Muchas de las comunidades mayas del municipio morelense aún continúan acudiendo al “molino” (como ellos le llaman), el cual contiene una pequeña máquina antigua hecha con un motor ensamblada con maderas ensambladas, donde tiene que hacer cola o esperar que llegue su turno de moler su nixtamal.

Muchas de las veces es ahí donde la misma gente se entera de las noticias y aconteceres de cada día de la comunidad o sus alrededores, pues como muchas de las comunidades no cuentan con señal telefónica, internet o cable.

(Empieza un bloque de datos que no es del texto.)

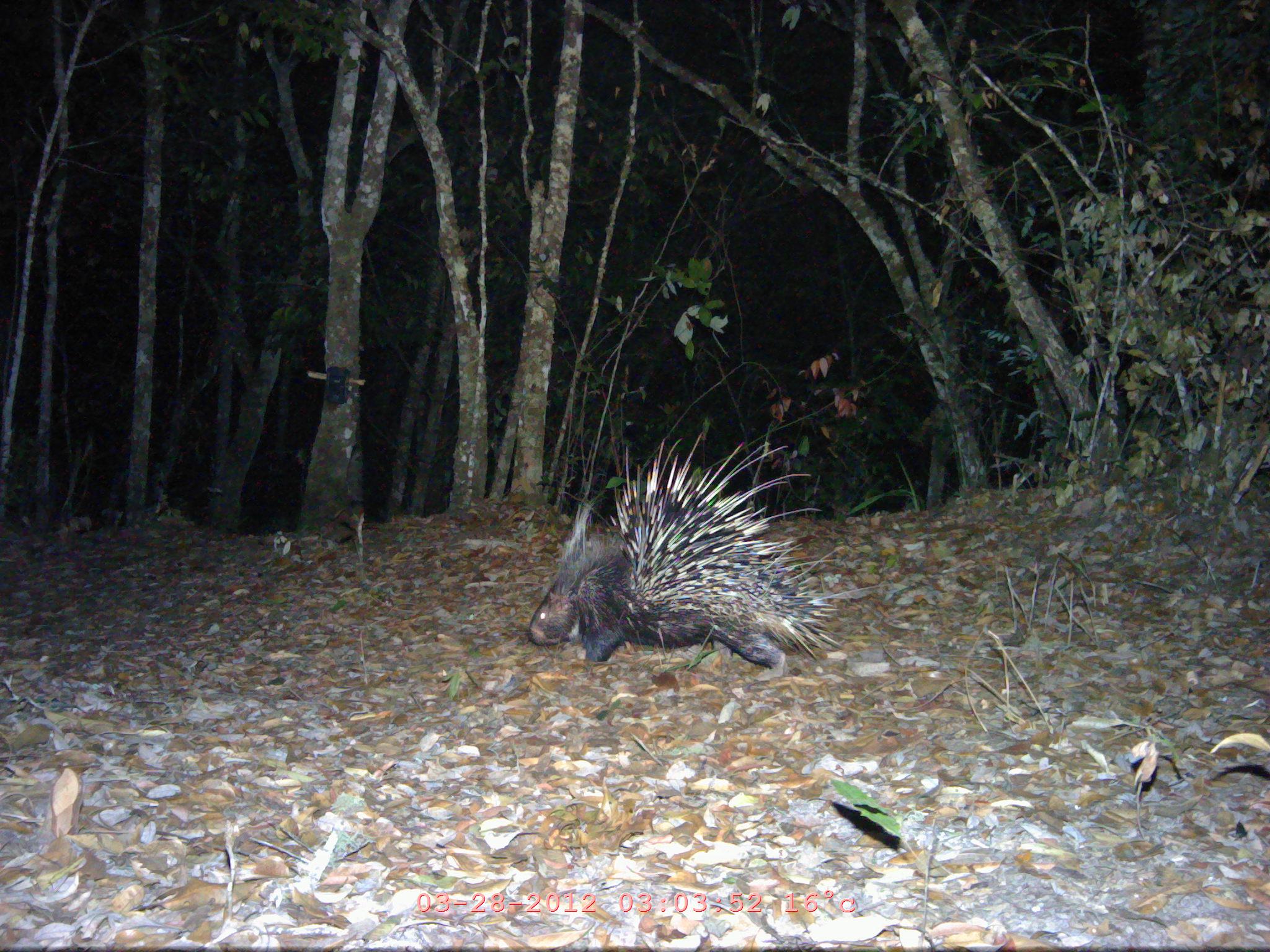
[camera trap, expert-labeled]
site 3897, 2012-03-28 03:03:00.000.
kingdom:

Doña Lilia Dzulub de 63 años de edad, por ejemplo, todos los días desde muy temprano se levanta para ir a moler su nixtamal, que le sirve no solo para comer con su familia, sino también para criar a sus animales de patio como cochinitos y gallinas.

El maíz que muele a diario lo obtiene, como la mayoría de las personas de las comunidades de su milpa y en ocasiones cuando en la milpa se acaba acuden a la tienda para comprar unos kilos y así hacer su nixtamal.

En la comunidad maya de La Esperanza, aún persiste está costumbre de moler su propio maíz y hacer con ello sus tortillas a mano; las mujeres mayores aún conservan su vestimenta tradicional como lo es el hipil, a quienes se les puede observar acudir con sus palanganas de nixtamal a moler.